Receiving SEIS or EIS approval feels like crossing the finish line, yet it’s only the start of your compliance journey. The approval letter, whether it follows the SEIS/EIS approval process or prior Advance Assurance, confirms that HMRC has accepted your eligibility in principle. It does not release tax relief to investors.
To unlock the benefit, you must carry out a series of post‑approval steps: issue ordinary shares, file statutory returns, submit the SEIS compliance statement or EIS1 form, send investors their certificates, and maintain compliance for at least three years. Mistakes at this stage can jeopardise your investors’ tax relief and your own credibility.
This guide provides a business‑focused roadmap through the post‑approval SEIS/EIS requirements. Each section explains SEIS’s next steps and relevant costs. You’ll learn why share classes matter, how to update your cap table, when to file SEIS1/EIS1, and what triggers HMRC’s monitoring.
Understanding What SEIS/EIS “Approval” Really Means
Approval, whether through advance assurance or formal clearance, simply tells investors that HMRC is likely to grant tax relief if the company issues qualifying shares and follows the rules. It does not guarantee relief; the company must still issue shares, spend the money on qualifying activities and submit compliance forms. By understanding the scope of approval, founders can avoid complacency.
Advance Assurance vs Formal Approval – Key Differences
Advance assurance is an optional pre‑funding confirmation that a planned investment is likely to qualify. Once you apply with a business plan and a cap table, HMRC provides a non‑binding letter indicating eligibility. Formal approval, by contrast, occurs after shares are issued and a compliance statement is filed. Only then will HMRC authorise tax relief and assign unique investment reference numbers.
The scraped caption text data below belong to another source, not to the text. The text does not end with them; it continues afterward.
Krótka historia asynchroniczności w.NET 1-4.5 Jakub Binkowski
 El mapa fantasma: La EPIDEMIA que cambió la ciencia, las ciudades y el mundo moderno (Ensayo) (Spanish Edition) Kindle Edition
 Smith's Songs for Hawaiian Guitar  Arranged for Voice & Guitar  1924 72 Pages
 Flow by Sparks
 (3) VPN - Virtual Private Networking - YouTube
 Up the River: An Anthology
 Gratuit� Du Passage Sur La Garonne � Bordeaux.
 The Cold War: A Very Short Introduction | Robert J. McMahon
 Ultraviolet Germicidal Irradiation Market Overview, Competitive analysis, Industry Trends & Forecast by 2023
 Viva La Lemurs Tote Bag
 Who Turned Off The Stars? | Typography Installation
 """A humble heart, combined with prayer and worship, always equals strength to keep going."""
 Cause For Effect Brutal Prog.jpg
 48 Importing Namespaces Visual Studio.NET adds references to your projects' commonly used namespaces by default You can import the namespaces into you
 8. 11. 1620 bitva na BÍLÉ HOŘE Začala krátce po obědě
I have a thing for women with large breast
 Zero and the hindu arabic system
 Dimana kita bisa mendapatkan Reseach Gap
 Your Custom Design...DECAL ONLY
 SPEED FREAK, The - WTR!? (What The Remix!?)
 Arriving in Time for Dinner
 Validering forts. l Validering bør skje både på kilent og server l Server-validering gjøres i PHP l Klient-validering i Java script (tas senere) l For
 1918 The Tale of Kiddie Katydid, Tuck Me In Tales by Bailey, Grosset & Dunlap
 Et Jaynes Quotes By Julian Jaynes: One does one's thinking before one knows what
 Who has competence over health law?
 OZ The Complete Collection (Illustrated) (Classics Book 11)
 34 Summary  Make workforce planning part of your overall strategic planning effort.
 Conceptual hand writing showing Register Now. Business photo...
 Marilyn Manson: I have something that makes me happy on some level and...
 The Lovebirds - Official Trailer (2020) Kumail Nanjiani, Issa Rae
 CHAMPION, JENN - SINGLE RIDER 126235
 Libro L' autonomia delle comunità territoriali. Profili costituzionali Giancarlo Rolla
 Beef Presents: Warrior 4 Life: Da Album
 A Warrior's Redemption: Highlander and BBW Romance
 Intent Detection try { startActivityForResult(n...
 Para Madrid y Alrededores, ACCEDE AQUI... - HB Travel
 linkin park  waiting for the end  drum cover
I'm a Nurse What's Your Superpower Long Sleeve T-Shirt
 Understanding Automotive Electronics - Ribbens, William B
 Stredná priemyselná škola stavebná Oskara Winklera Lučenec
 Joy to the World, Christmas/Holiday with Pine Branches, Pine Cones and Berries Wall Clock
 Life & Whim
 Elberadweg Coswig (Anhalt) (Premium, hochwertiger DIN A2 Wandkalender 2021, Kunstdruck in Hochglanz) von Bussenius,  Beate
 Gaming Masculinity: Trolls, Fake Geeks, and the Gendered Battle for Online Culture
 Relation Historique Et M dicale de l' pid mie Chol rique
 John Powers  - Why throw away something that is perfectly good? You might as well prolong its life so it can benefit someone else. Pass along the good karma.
If you secured advance assurance and later changed terms (share price, investor names or cap table), you must ensure the actual deal aligns with that assurance; otherwise, HMRC may reject the SEIS1 form or EIS1 form.
What Approval Covers (and What It Doesn’t)
Approval confirms that your proposed trade is a qualifying activity and that your company meets size and age limits. Under reforms effective April 2023, SEIS companies can raise up to £250k, hold up to £350k of gross assets and be up to three years old; individual investors can commit up to £200k. The EIS annual cap remains £5 million, but the government has announced that from April 2026, the annual EIS limit doubles to £10 million and the lifetime cap rises to £24 million (or £40 million for knowledge‑intensive companies). These caps set the maximum you can raise, but do not relieve you from post‑approval obligations. Approval does not cover share issuance, SH01 filings, cap table updates, compliance statements or investor notifications, all of which you must handle promptly.
Investor Expectations Post‑Approval
Once investors see the approval letter, they expect the round to close quickly. They will want to know when they will receive their shares, when the company will file the EIS post approval forms, how the business will meet HMRC post-investment requirements, and how soon they can claim relief. Delays not only cause frustration but can also jeopardise the relief if rules are breached. Communicate a timeline early, keep them informed of filings and avoid promising dates you can’t meet. Use an automated system such as Undo Capital to send investor notifications, track share issuance and generate compliance statements.
Step 1 – Issue Ordinary Shares to Investors
Before any paperwork can be filed with HMRC, you must issue qualifying shares. This involves preparing subscription agreements, board resolutions and share certificates. Under both schemes, you may only issue ordinary shares, with no preference or redemption rights. The shares must be paid up in cash and cannot carry guaranteed dividends or asset rights.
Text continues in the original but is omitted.